F. tularensis ΔpyrF mutants retain virulence in animal models of infection. Chicken embryos (A) or mice (B) were infected with the indicated strains. Data represent a combination of 3 (A) or 2 (B) experiments and are shown as Kaplan-Meier survival curves depicting percent survival over time. (A) Chicken embryos were infected with ∼10³, ∼10⁵, or ∼10⁷ CFU. All bacterial strains were used to infect chicken embryos in three experiments except LVS ΔdeoB, which was used in only one trial. Twenty embryos were used for LVS ΔpyrF, 16 for LVS ΔpyrF/pF8pyrFfull2 (comp), 16 for LVS ΔpyrF/pFNLTP8 (vector), and 6 for LVS ΔdeoB. For each experiment, the actual numbers of CFU administered to the chicken embryos were as follows: for LVS, 8.0 × 10², 2.8 × 10⁵, and 5.0 × 10⁷; for LVS ΔpyrF, 1.6 × 10³, 9.0 × 10⁴, and 1.2 × 10⁷; for LVS ΔpyrF/comp, 1.1 × 10³, 1.8 × 10⁵, and 4.6 × 10⁷; for ΔpyrF/vector, 6.2 × 10², 2.6 × 10⁵, and 1.7 × 10⁷; and for LVS ΔdeoB, 2.5 × 10². P was <0.0001 for LVS versus LVS ΔdeoB. (B) Mice were infected (i.t.) with ∼10¹ or ∼10³ CFU of each strain. Ten mice (two experiments) were used for each infecting strain except LVS, for which five mice (included in only one experiment) were used.
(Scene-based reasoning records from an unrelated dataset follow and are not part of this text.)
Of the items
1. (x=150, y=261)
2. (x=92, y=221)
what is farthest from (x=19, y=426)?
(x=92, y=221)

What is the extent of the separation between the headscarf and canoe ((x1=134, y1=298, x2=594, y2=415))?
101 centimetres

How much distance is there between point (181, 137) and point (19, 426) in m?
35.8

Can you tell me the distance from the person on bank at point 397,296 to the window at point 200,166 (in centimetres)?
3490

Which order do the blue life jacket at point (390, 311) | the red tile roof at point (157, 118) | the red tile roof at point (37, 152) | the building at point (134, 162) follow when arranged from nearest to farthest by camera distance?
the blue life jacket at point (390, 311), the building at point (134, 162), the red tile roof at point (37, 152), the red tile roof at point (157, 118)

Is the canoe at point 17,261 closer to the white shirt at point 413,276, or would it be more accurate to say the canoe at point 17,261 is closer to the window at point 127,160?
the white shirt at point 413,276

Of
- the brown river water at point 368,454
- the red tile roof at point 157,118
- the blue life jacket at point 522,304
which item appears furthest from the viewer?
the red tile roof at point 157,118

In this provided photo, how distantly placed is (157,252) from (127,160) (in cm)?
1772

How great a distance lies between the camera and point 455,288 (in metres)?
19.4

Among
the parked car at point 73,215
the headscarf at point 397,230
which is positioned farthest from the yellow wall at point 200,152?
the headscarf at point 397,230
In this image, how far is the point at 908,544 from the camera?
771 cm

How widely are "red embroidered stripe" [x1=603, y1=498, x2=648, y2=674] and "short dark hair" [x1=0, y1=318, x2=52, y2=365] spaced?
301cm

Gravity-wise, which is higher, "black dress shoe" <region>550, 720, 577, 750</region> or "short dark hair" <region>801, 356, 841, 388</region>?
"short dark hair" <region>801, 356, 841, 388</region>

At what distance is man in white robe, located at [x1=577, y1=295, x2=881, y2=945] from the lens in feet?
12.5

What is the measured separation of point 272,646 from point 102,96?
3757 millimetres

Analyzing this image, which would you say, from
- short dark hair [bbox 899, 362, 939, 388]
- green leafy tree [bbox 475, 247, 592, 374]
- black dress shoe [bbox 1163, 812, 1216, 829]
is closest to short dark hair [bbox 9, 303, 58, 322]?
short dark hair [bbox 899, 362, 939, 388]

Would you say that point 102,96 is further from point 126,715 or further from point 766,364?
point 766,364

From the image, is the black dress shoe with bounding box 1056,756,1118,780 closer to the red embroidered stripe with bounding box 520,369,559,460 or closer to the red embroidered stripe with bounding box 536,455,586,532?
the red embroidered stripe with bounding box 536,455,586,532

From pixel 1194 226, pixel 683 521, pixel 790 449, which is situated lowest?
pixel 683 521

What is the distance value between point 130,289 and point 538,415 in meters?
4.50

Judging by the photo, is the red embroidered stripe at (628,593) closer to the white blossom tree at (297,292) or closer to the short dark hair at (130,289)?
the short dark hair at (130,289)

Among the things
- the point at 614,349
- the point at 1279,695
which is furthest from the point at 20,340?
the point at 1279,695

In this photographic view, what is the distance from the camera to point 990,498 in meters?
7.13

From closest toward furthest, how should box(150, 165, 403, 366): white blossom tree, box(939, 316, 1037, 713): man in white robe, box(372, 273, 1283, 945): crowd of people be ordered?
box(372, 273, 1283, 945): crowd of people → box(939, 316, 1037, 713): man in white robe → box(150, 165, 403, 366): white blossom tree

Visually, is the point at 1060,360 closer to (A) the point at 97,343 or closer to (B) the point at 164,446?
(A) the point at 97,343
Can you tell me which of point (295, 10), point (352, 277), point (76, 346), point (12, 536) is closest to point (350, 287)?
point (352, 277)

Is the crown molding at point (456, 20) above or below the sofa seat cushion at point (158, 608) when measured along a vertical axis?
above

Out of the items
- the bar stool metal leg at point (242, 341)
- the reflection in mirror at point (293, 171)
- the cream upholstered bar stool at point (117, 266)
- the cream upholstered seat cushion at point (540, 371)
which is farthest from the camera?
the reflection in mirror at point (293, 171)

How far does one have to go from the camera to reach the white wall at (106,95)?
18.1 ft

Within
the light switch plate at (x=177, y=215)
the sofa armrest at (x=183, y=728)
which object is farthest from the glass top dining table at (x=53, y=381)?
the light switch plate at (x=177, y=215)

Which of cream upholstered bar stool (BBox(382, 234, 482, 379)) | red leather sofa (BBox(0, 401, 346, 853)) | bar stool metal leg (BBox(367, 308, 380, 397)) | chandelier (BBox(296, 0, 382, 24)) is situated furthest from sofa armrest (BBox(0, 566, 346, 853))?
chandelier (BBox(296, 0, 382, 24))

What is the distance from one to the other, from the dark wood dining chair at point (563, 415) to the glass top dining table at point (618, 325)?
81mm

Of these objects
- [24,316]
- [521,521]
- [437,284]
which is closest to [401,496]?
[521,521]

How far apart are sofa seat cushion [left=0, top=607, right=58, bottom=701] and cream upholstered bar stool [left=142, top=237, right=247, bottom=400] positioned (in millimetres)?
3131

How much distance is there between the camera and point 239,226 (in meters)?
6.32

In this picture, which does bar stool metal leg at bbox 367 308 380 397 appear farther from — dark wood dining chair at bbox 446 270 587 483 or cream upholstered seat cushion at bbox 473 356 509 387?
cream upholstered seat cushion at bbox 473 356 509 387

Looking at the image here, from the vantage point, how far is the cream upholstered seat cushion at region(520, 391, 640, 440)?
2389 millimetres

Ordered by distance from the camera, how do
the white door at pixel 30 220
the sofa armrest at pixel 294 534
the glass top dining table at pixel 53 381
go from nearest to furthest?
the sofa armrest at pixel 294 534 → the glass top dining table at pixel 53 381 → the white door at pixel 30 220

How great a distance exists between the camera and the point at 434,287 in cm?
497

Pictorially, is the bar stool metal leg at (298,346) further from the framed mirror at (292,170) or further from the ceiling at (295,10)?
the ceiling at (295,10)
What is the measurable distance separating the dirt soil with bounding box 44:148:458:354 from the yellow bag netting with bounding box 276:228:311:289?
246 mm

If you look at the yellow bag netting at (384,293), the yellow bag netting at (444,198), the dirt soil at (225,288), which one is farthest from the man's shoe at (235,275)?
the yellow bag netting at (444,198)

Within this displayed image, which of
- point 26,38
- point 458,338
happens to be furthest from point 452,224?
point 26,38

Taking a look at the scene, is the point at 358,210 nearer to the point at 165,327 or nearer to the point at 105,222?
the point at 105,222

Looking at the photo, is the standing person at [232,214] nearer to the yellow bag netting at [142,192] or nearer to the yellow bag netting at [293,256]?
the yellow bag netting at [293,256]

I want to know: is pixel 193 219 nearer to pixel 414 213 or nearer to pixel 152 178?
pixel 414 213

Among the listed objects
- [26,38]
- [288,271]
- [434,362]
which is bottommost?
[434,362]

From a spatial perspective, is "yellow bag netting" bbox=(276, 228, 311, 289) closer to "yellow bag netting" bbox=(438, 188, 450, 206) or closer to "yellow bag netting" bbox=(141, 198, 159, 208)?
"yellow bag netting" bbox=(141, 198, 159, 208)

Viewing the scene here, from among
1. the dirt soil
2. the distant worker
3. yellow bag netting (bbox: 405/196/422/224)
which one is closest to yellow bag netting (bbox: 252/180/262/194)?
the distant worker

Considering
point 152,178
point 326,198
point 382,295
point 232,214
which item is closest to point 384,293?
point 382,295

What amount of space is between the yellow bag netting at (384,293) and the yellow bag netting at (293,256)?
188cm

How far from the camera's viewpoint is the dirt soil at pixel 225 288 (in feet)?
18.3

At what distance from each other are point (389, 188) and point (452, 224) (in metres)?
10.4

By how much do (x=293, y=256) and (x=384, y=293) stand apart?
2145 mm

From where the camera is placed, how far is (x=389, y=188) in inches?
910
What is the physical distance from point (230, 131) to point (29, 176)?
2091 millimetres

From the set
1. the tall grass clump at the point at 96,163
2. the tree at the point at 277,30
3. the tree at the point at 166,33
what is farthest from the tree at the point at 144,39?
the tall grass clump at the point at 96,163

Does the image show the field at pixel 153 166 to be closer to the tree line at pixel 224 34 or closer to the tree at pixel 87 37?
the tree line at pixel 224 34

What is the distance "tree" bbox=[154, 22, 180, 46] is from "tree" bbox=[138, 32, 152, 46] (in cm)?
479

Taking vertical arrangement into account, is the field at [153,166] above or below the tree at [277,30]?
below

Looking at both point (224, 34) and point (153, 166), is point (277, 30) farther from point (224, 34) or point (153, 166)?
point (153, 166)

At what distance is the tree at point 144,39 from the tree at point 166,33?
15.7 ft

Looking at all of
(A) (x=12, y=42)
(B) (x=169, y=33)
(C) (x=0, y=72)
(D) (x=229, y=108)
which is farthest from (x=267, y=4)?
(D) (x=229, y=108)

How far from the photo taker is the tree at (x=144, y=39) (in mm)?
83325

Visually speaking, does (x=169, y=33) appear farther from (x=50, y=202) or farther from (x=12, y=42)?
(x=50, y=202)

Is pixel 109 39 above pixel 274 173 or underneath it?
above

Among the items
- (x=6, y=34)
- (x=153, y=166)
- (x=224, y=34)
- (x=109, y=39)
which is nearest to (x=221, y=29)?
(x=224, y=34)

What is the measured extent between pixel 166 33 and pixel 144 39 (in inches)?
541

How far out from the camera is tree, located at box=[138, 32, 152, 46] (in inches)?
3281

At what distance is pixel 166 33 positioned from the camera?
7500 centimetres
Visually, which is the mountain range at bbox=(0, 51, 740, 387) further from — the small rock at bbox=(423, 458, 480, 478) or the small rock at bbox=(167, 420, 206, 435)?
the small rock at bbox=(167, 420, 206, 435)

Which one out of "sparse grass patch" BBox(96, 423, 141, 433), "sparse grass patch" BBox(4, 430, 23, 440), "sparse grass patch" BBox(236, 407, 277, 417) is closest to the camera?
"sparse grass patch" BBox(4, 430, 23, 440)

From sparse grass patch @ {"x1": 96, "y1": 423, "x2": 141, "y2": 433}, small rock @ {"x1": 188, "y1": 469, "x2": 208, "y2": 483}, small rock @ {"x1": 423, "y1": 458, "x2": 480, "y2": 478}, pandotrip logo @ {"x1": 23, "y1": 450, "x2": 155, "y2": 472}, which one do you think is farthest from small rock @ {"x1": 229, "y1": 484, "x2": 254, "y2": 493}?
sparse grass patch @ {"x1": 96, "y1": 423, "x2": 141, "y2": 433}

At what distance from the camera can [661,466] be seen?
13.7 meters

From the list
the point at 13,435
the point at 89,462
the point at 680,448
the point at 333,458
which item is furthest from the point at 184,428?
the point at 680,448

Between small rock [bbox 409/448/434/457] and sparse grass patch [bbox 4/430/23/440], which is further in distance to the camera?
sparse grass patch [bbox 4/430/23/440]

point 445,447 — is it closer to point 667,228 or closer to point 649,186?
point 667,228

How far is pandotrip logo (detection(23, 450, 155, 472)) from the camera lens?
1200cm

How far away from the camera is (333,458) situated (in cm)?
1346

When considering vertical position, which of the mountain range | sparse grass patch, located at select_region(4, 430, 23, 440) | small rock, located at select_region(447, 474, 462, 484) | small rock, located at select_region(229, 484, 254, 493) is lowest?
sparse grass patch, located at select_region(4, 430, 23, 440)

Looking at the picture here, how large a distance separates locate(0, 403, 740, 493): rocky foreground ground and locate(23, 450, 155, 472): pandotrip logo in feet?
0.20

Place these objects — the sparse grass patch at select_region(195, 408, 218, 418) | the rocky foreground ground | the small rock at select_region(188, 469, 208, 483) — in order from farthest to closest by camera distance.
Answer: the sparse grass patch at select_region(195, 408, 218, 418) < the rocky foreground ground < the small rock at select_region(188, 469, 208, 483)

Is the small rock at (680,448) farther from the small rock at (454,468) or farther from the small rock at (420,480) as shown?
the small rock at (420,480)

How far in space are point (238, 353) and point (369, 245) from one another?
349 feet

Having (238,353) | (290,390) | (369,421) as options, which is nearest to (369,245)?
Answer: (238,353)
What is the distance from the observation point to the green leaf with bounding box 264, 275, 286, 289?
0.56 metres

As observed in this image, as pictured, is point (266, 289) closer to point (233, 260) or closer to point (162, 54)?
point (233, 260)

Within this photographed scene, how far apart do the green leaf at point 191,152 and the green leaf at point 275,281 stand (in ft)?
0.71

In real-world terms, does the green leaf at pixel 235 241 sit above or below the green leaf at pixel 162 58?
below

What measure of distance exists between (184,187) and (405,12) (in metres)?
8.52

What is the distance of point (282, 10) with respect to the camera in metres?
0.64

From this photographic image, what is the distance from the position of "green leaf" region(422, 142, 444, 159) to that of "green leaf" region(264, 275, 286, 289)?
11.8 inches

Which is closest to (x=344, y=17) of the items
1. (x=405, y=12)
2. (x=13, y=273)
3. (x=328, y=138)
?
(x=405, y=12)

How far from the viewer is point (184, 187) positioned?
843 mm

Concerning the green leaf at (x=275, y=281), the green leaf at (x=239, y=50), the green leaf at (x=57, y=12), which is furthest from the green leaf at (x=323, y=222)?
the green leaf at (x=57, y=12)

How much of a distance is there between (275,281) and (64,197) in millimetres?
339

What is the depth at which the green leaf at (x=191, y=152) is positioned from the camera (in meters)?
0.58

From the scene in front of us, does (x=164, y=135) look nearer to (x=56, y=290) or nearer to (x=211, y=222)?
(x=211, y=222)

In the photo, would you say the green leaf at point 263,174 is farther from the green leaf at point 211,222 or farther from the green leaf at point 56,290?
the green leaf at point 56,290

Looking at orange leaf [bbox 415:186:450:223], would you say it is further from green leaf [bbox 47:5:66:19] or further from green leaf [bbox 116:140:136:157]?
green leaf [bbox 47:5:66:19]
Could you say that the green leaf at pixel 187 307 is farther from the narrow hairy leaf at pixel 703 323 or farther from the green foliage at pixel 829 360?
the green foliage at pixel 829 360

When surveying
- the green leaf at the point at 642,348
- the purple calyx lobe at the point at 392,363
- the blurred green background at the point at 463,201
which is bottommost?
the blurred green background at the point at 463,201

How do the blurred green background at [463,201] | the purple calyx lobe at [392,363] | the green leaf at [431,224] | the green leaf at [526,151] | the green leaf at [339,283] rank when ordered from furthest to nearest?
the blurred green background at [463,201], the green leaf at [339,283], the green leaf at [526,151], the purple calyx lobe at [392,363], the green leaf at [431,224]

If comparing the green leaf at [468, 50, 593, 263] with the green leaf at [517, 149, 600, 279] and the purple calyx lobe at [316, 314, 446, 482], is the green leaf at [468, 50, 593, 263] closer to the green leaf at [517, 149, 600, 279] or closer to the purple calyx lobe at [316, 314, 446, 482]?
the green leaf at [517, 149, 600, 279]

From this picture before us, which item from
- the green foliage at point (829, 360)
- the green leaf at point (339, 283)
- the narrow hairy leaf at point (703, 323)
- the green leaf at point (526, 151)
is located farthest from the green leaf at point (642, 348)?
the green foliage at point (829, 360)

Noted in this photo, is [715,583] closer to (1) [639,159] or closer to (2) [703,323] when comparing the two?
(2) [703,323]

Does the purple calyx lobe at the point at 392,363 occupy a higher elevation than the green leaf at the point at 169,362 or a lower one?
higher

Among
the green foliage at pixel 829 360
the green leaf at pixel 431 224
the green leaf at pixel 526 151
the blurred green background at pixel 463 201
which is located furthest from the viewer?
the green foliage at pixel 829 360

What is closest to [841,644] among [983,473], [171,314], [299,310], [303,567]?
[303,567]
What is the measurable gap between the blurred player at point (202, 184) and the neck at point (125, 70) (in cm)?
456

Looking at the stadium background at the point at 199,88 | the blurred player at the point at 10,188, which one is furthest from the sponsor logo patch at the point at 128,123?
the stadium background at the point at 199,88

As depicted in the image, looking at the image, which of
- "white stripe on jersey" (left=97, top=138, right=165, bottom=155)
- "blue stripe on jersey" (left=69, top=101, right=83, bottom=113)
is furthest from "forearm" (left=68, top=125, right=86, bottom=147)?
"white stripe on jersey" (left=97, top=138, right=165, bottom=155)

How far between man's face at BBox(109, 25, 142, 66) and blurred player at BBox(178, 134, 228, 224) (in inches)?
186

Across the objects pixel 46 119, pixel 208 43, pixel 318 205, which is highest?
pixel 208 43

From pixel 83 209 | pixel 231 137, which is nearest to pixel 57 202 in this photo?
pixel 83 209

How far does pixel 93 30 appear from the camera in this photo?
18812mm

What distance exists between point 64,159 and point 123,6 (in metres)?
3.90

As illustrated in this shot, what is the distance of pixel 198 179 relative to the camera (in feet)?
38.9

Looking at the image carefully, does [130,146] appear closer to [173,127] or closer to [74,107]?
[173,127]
For each experiment, the actual numbers of CFU administered to mice were as follows: for Schu S4, 37 and 350; for Schu S4 ΔpyrF, 14 and 500; for Schu S4 ΔpyrF/comp, 19 and 250; for Schu S4 ΔpyrF/vector, 49 and 850; and for LVS, 850. A subset of mice was sacrificed at 2 h postinfection, and their lungs were homogenized and plated to confirm the efficacy of bacterial delivery to pulmonary tissue, which indicated comparable rates of delivery for all strains (not shown). P was 0.0002 for LVS versus Schu S4 ΔpyrF; P was <0.0001 for Schu S4 versus Schu S4 ΔpyrF.